__Given instruction 1__
Answer these from the LED grow light thread:
(a) How many watts does the example "1000 watt" light pull normally?
(b) Under how many hours of light had the grow lights been run to veg?
(c) What changes how much current an LED flows when a particular potential is placed across it?
__Given instruction 2__
Carry the LED grow light thread forward from its final sentence.

__Passage given__
◇ ◇ ◇ ◇ ◇ ◇ ◇

Good idea on the kilowatt meter, I had mentioned that to him. Interesting on the heatsink thing too.
I'm aware that a "1000 watt" led grow light pulls considerably less than the max sum of the diodes when operating normally.
You gave me something to research, how much more current can be pulled before the light fails? I imagine that varies by brand and type, but I don't know if a "1000 watt" light that pulls say 270 watts normally could start pulling like 600, 700 or 800 watts etc. before it fails.
I wonder about drivers too, how do they know to regulate the flow of current ? Do they regulate the flow?
He'd been using the lights to veg under 24 hours so I suppose that could be a variable too as to why the lights are failing, as many LED light manufacturers claim they work better under a 12/12 or something.
As far as other things that could be contributing to the increase in power consumption, yes of course it could be something other than the lites, but I told him I'd ask here on the forum.
Thanks to everybody for the replies.
An LED allows X amount of current to flow at a certain Y voltage differential or potential. The temperature of the semiconductor changes how much current the LED will flow through itself when a particular potential is placed across it.

◇ ◇ ◇ ◇ ◇ ◇ ◇

__Information provided__
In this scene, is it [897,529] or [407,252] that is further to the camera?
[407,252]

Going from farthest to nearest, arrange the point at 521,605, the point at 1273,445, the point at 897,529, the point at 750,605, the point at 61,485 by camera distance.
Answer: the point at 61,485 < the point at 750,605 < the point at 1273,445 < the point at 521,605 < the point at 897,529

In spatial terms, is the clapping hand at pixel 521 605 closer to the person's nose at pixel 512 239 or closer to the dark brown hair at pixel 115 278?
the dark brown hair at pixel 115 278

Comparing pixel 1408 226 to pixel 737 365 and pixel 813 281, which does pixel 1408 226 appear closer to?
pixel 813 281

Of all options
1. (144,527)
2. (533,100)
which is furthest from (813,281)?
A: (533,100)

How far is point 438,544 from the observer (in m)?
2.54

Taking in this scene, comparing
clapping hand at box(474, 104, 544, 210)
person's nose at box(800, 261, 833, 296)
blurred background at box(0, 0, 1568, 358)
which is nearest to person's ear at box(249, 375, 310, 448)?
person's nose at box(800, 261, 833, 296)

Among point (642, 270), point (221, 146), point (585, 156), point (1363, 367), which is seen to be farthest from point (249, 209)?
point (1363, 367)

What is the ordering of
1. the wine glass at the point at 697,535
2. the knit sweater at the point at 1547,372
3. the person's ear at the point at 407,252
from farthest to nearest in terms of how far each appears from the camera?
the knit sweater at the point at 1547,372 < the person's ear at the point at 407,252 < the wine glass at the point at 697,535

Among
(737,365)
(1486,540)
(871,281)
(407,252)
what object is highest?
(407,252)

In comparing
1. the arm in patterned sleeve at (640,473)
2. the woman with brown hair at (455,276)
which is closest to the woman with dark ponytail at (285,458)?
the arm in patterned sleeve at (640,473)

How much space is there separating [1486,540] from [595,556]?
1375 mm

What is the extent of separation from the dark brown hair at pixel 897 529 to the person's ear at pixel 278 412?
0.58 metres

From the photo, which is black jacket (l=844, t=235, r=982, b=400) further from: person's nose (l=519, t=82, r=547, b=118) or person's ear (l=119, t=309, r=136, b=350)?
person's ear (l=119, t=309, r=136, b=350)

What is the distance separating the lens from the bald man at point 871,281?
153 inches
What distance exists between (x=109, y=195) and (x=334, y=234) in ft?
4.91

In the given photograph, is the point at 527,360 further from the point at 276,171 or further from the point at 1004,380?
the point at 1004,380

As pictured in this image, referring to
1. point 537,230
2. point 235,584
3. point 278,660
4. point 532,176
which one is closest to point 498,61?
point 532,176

◇ ◇ ◇ ◇ ◇ ◇ ◇

__Exercise answer 1__
(a) 270 watts
(b) 24 hours
(c) The temperature of the semiconductor

__Exercise answer 2__
When they say 1000w LED grow light it's very misleading. They could mean it's a 1000w HPS equivalent, or that the individual chip max wattages add up to 1000w (like you said), or that's its actually 1000w (though yet to see that bad boy lol).
What depends on how much wattage a light will use is the drivers. They supply the potential. The chips by nature allow X current to flow at Y potential. So the only way the chips can pull more wattage is if the drivers are able to supply it. That means the drivers have to increase their voltage to flow more current (if the current is available from the driver to flow). A driver can't shove current through, a driver creates a potential and then current flows accordingly, just like all electronics (though inductors create a sort of "current momentum").
The drivers take AC from the wall and run it through a rectifier & inductor to flatten the signal and step up or step down the voltage. Then they have a PWM switch cct that switches the AC main/rectifier/inductor at a certain rate to flow the nessecary amount of DC current on the output side. They are PWM switched internally on the AC side depending on how much current they need on the DC side.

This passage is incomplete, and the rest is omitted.